Britain’s longest strike ended this week. The workers at a factory in Caernarvon, Friction Dynamics UK, that makes brakes, clutches and other vehicle parts, went on a one-week strike in April, 2001 over changes to their shifts introduced at a time when their wages had been static for 4 years and were going to be cut by 15%. Although the workers agreed to call in ACAS mediation, the management failed to turn up. After 8 weeks the management sacked all 86 strikers – this was legal under the Employment Act once a strike reaches 8 weeks. They were replaced by people recruited from Jobcentres (apparently the Employment Service saw nothing wrong in acting as a strikebreaker agency), and went to an industrial tribunal claiming unfair dismissal. For a start, it took a year for the case to come up, but that wasn’t all. In the meantime one of the scabs was seriously hurt working with a machine missing a guard – he lost all the fingers on one hand, and was not compensated because Dynamics had somehow omitted to tell their public-liability insurers that 86 out of 103 workers had been sacked and replaced.
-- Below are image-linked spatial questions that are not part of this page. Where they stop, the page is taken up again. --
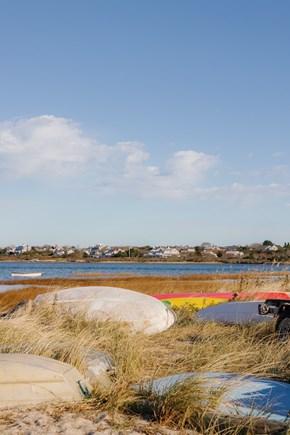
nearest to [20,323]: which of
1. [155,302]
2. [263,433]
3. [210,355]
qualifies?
[210,355]

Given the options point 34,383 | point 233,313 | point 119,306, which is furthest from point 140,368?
point 233,313

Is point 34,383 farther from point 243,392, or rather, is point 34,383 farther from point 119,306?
point 119,306

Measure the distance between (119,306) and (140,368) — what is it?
324cm

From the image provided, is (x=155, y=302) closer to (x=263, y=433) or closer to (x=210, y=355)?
(x=210, y=355)

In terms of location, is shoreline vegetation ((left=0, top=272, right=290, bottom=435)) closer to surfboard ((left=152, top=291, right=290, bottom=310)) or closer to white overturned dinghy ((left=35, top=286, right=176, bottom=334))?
white overturned dinghy ((left=35, top=286, right=176, bottom=334))

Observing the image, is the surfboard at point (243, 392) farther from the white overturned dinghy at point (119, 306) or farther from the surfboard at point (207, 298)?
the surfboard at point (207, 298)

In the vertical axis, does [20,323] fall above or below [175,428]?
above

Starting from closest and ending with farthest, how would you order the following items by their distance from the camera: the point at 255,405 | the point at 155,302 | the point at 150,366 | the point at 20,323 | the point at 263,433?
the point at 263,433 < the point at 255,405 < the point at 150,366 < the point at 20,323 < the point at 155,302

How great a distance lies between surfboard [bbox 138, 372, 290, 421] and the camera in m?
3.96

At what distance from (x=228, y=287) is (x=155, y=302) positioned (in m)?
7.42

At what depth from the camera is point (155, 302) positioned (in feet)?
29.4

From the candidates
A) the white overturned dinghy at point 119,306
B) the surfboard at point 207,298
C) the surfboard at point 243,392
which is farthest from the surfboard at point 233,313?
the surfboard at point 243,392

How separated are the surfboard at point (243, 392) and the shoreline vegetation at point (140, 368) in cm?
10

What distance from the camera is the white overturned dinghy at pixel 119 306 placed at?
812 cm
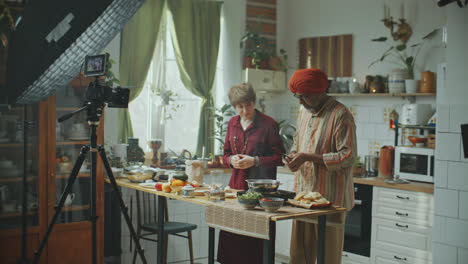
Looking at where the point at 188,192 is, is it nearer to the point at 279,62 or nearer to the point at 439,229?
the point at 439,229

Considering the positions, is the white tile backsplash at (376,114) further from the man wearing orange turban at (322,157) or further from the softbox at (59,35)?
the softbox at (59,35)

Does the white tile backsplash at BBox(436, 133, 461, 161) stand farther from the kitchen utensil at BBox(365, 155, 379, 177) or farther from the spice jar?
the spice jar

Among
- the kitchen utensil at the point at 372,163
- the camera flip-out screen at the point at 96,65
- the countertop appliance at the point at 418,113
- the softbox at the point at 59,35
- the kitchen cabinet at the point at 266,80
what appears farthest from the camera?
the kitchen cabinet at the point at 266,80

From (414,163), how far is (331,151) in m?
1.56

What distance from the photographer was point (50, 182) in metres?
4.23

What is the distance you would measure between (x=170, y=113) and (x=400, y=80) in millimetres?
2150

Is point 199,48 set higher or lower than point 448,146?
higher

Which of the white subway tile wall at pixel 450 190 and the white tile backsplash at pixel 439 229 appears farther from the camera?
the white tile backsplash at pixel 439 229

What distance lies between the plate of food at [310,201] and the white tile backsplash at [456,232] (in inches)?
50.9

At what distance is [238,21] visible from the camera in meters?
5.92

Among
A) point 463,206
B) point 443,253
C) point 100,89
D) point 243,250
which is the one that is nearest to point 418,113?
point 463,206

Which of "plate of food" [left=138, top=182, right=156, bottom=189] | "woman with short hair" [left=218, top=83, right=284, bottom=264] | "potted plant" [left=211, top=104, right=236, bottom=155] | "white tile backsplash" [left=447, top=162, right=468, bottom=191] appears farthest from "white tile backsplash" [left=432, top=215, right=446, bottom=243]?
"potted plant" [left=211, top=104, right=236, bottom=155]

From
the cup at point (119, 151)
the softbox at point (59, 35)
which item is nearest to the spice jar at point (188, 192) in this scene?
Result: the softbox at point (59, 35)

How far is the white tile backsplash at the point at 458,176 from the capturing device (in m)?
3.85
And that was it. The TGWU dug in for a long struggle and they kept picketing, lobbying, demoing and the rest of the armoury of protest. Finally, in August this year, the courts ruled that they had all been unfairly dismissed. But no compensation ever appeared – the American owner, Craig Smith (here’s a link to some interesting information on this character) put the firm into administration, then got a new firm called Dynamex Friction which he owned to buy its assets, appointing the former manager of the plant as chief executive.
Why is it that conservatives are obsessed with “respect for the law” when the people they idolise most have all the respect for the law of goats? Smith may or may not have broken the law with his latest trick – the lawyers will decide that – but he has demonstrated utter contempt for it. The picket, by the way, is coming to an end now because the struggle will go on in the courts.